It was a worry that this novel wouldn't be as wonderful as Nina Stibbe's series of letters written to her sister while she was a nanny in London (Love, Nina). Turns out I needn't have worried. It was just as funny, perhaps even more so. When you read the plot summary, you may assume I'm kidding.
The 9-year-old Lizzie, her older sister, and their younger brother leave London with their mother when their father first falls in love with a man he works with and then in short order, marries a woman and has a new baby. The three chlldren and their mother moved to a house in a village and had ponies, a dog, and various rodents. They assumed money was not a problem as their mother was given shares from the family company as a divorce settlement. She was "rubbish" at overseeing money and "temperamentally unsuited" to washing clothes, cooking, or cleaning. She sent Lizzie and her sister to London to get pills from a doctor there in addition to those prescribed by the local doctor. They hoped the pills would stop her from writing the dreadful plays which they enacted together.
The people in the village disapproved of them and the two sisters concluded they needed to find a man to be at the helm so the people would be nice to them and their mother would stop writing plays. The list of men included married men, as they thought the marriages of couples seen arm-in-arm were obviously on the rocks. They wrote notes to various men posing as their mother and several times they were successful in enticing men to be her sexual partner for a time.
Lizzie tells the story in her wise little kid voice, describing how they chose men for the list and their various schemes for cheering their mother up. It's that voice that makes you laugh.
After the demise of the Charlie Bates' relationship, it was increasingly hard to know how to herd our mother into happiness. I say "herd" because she was like a sheep who didn't seem to understand the direction in which she should be trotting and would willfully dart away from guidance and not be nudged to lovely, jolly things. She disliked food (the eating of it), and had stopped cooking, and she hated telly.
Predictably, the money does become a problem and "our mother" as Lizzie always calls her, does what is needed, thus earning the admiration of everyone. I love the advice she gave Lizzie when she was sent home from school because she could not stop crying and was unable to say what made her cry. She explains to her mother,
"I woke up with a great weight on me," I said.
"Oh, the weight," said our mother, suddenly understanding. "It's the pig."
"The pig?" I said.
"It's about a pig kind of weight, isn't it?"

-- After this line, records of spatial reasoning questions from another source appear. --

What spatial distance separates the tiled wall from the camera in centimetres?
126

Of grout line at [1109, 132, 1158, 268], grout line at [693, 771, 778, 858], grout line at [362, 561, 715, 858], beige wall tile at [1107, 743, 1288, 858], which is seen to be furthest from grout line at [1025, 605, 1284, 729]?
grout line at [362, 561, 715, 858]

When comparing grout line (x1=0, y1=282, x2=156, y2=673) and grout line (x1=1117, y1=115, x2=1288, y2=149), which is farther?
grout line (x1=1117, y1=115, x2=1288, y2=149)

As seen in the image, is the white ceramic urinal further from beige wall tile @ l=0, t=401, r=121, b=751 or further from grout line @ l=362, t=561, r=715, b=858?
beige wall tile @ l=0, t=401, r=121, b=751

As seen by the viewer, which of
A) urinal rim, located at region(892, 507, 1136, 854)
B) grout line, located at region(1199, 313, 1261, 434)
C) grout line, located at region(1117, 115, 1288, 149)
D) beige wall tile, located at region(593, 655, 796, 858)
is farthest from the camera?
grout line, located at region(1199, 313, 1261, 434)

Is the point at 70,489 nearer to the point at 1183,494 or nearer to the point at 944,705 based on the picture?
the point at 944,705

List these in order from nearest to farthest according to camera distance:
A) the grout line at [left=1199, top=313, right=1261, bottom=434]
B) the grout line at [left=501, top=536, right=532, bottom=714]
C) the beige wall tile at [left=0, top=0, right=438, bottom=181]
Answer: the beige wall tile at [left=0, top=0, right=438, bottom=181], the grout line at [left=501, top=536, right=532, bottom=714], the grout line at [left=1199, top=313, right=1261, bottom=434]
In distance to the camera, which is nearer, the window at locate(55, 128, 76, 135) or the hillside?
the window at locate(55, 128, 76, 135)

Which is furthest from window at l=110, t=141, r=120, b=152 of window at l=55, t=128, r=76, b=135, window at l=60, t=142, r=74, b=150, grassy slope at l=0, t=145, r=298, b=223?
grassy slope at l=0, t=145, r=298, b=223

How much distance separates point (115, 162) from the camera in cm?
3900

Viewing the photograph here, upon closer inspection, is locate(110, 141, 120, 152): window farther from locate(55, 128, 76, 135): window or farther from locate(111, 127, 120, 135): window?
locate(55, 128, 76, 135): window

"Yes, it is, a young one," I said, "a young pig."
"The pig arrives when one's feeling fed up. He turns up first thing in the morning and pins you to the bed."
"Why?" I said.
"To make you think, to make you cry, and make you see," she said. "And when he visits, he's just trying to help. You must make him welcome and he'll soon be gone."
"Why is it a pig?" I ask.
"A pig is so much preferable to an anonymous bag of corn, don't you think?"
Nina Stibbe, Man at the Helm, Little, Brown & Co., 2015, 311 pages (I listened to the audiobook). Available at the UVa and public libraries and from Amazon.